* **課題の詳細**:
下に示す労務単価の記事のうち、「特に今回は新型コロナウイルス」で始まり「ライド条項の規定を適用する。」までの部分を、一字も変えずに打ち直すこと。

* **抜粋箇所**:
国土交通省は、3月から適用する新たな公共工事設計労務単価の決定を踏まえ、地方自治体や建設業者団体に向けて、19日付で技能労働者に対する適切な賃金水準の確保を要請した。
特に今回は新型コロナウイルス感染症の影響を踏まえて、低下した単価の据置措置を実施したことから、技能者の確保・育成には賃金引き上げを起点とした労務単価上昇によるさらなる貨上げの好循環の重要性を強調。賃金水準の改善が図られるよう、各者に適切な取り組みを促している。
下請業者へのしわ寄せや技能者に賃金低下を引き起こすダンピング(過度な安値受注)受注は行わないよう、業界団体にを改めて徹底を求めた。自治体にはダンピング対策を強化するよう強く要請している。
他方、技能者の処遇改善につながる建設キャリアアップシステム(CCUS)については、業界団体に早期の事業者・技能者登録や現場登録、カードリーダー設置などを要請。その促進のために、自治体にはCCUS活用のインセンティプ(優遇措置)の導入を求めた。
入札契約関係では、3月1日以降に契約を締結する工事のうち、旧単価を適用して予定価格を積算しているものについて、新労務単価に基づく請負代金に変更する。2月28日以前に契約を締結した工事のうち、3月1日に工期の始期が到来していないものには、インフレスライド条項の規定を適用する。
主な民間発注者団体にも、労務単価の引き上げや定価単価の据置措置などについて周知した。民間事業は労務単価とは直接関係ないが、建設分野の品質確保や担い手確保に向けた動きを紹介し、協力を依頼している。

* **提供情報**:

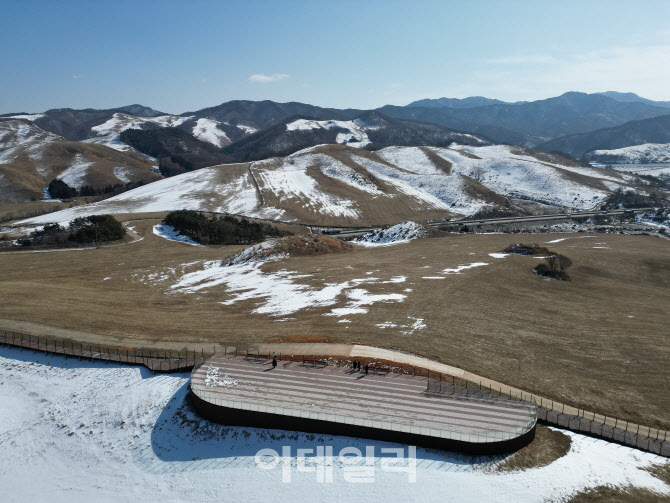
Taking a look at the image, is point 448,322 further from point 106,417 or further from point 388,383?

* **解答**:
特に今回は新型コロナウイルス感染症の影響を踏まえて、低下した単価の据置措置を実施したことから、技能者の確保・育成には賃金引き上げを起点とした労務単価上昇によるさらなる貨上げの好循環の重要性を強調。賃金水準の改善が図られるよう、各者に適切な取り組みを促している。
下請業者へのしわ寄せや技能者に賃金低下を引き起こすダンピング(過度な安値受注)受注は行わないよう、業界団体にを改めて徹底を求めた。自治体にはダンピング対策を強化するよう強く要請している。
他方、技能者の処遇改善につながる建設キャリアアップシステム(CCUS)については、業界団体に早期の事業者・技能者登録や現場登録、カードリーダー設置などを要請。その促進のために、自治体にはCCUS活用のインセンティプ(優遇措置)の導入を求めた。
入札契約関係では、3月1日以降に契約を締結する工事のうち、旧単価を適用して予定価格を積算しているものについて、新労務単価に基づく請負代金に変更する。2月28日以前に契約を締結した工事のうち、3月1日に工期の始期が到来していないものには、インフレスライド条項の規定を適用する。